The appellee contends that the evidence in this case is not properly before this court for the reason that the bill of exceptions containing the evidence is not shown to have been filed in the clerk’s office after its approval by the trial court. The record discloses that the appellants, on the 13th day of November, 1939, and within the time allowed by the court, presented to the judge their bill of exceptions, containing the evidence given in said cause, and asked that the same be approved and made a part of the record in said cause.
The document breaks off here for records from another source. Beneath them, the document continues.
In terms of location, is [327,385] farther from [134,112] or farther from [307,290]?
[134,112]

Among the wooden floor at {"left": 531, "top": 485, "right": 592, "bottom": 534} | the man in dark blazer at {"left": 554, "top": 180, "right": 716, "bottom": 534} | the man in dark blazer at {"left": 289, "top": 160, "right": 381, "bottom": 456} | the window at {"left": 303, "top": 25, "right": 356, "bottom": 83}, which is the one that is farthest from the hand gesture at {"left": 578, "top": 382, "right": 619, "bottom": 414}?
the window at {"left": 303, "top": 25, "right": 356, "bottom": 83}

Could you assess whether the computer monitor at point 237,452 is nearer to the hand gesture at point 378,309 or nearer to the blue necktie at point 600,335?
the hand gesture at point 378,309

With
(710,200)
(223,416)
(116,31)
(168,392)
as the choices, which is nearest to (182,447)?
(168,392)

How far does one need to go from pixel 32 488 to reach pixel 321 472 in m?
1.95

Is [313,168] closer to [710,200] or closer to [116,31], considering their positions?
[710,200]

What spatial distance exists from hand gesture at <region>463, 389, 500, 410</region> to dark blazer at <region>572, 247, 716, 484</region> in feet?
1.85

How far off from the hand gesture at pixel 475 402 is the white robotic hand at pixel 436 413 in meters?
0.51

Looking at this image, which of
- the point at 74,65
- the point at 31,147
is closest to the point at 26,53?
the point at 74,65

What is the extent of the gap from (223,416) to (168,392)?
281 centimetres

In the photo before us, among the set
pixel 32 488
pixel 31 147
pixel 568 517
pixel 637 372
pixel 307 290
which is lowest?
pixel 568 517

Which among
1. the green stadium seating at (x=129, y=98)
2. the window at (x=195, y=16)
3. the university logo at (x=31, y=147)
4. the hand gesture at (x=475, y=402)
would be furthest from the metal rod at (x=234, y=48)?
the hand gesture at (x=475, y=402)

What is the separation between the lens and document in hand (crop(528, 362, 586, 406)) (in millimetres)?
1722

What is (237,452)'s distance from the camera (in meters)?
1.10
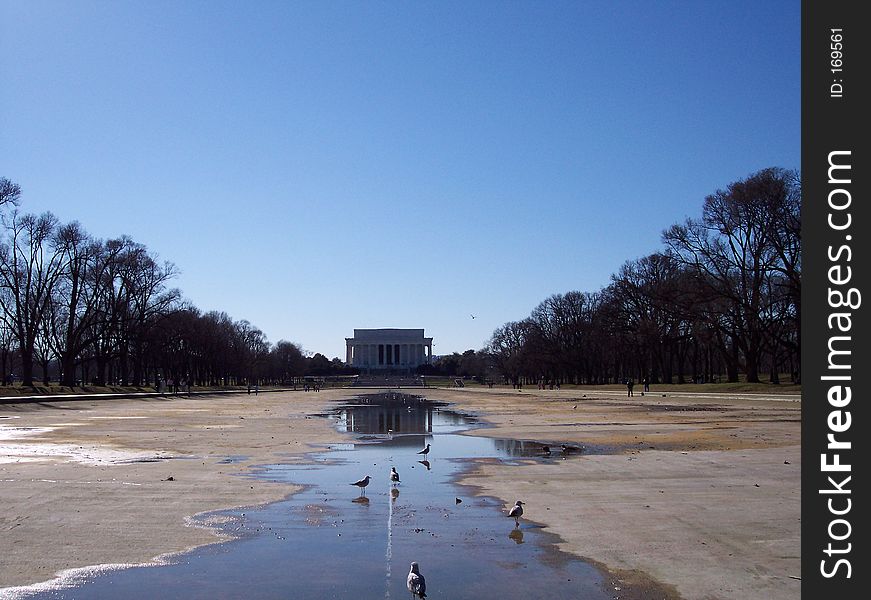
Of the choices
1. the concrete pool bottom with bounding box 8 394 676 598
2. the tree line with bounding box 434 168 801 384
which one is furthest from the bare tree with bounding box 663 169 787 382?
the concrete pool bottom with bounding box 8 394 676 598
The record further discloses that on the 17th day of November, 1939, the trial judge approved said bill of exceptions in the following language t “Said Bill of Exceptions is now approved, signed, sealed and made a part of the above record herein as Petitioners’ Bill of Exceptions No. 1.” Following this order book entry, the bill of exceptions is set forth in the record; and at the close of the bill of exceptions appears the judge’s certificate, which also recites that said bill of exceptions was approved in open court, signed, sealed, and made a part of the record in said cause. It is our opinion that this record is sufficient to show that the transcript of the evidence was presented to the court within the time allowed for filing and was signed by the judge and ordered made a part of the record in open court.

These facts all appear in the clerk’s order book entry, and it is our opinion that this is a sufficient compliance with the statute governing original bills of exceptions on appeal. § 2-3111, Bums’ 1933. See also Hull v. Louth, Guardian (1886), 109 Ind. 315, 10 N. E. 270. It is our opinion that the bill of exceptions is properly in the record in this cause.

For the reasons stated, the judgment of the trial court is affirmed in part and reversed in part, and the trial court is now ordered to correct its judgment to the end that the appellants shall be awarded title to the bonds described in the judgment of the court, and that the $668.22 shall be allowed to the appellants as a preferred claim over and above the claims and demands of general creditors.

The trial court is now ordered to correct its judgment in accordance with this opinion, and, when so done, the judgment of the trial court is affirmed.

Note. — Reported in 36 N. E. (2d) 980.